YOUR ASSIGNMENT: Set down each entry exactly as given; pictures should not appear in the copy.

Saved data entries:
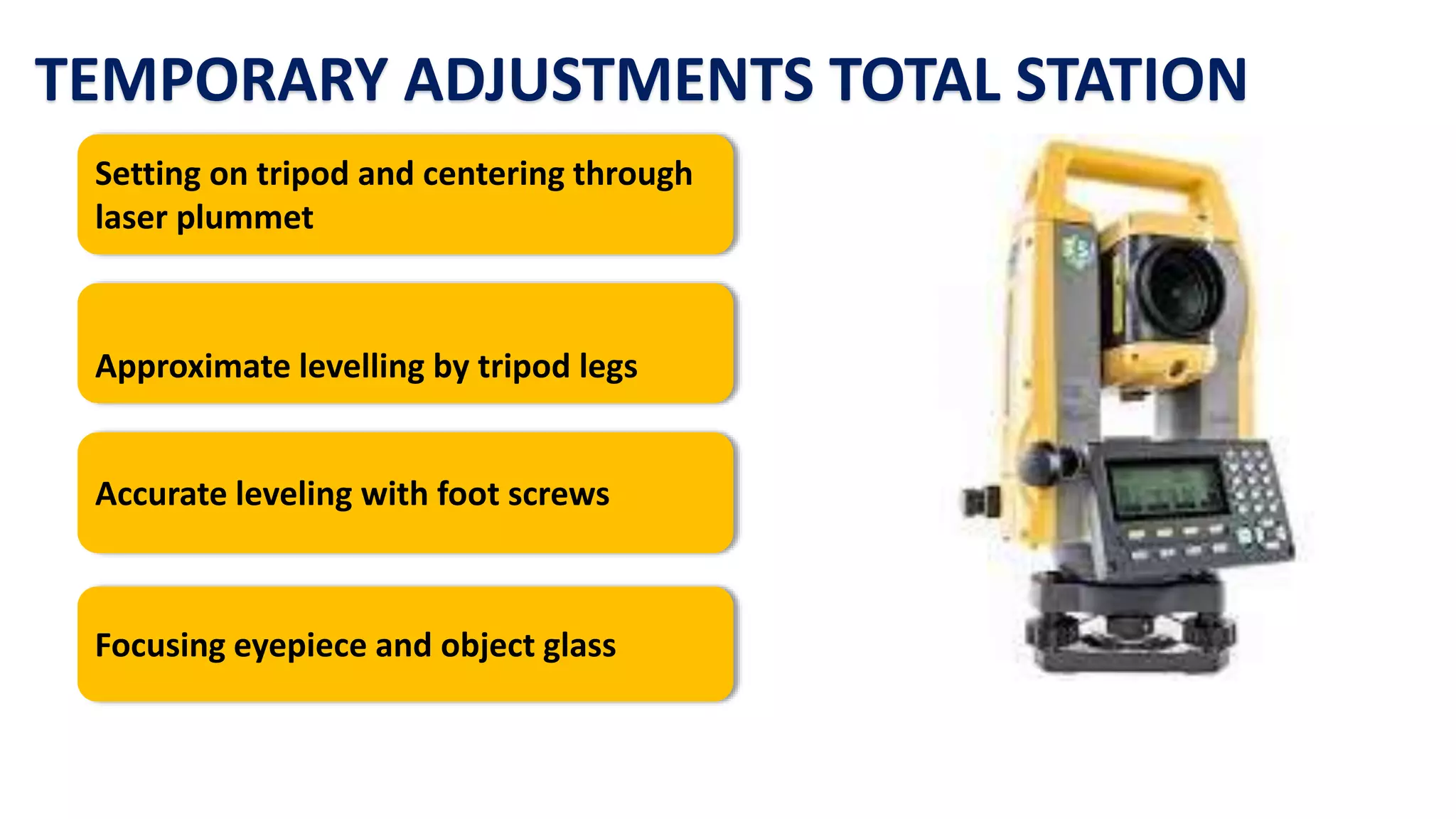 TEMPORARY ADJUSTMENTS TOTAL STATION

Setting on tripod and centering through laser plummet

Approximate levelling by tripod legs

Accurate leveling with foot screws

Focusing eyepiece and object glass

RESPONSE TO THIS TASK:
 TEMPORARY ADJUSTMENTS TOTAL STATION

Setting on tripod and centering through laser plummet

Approximate levelling by tripod legs

Accurate leveling with foot screws

Focusing eyepiece and object glass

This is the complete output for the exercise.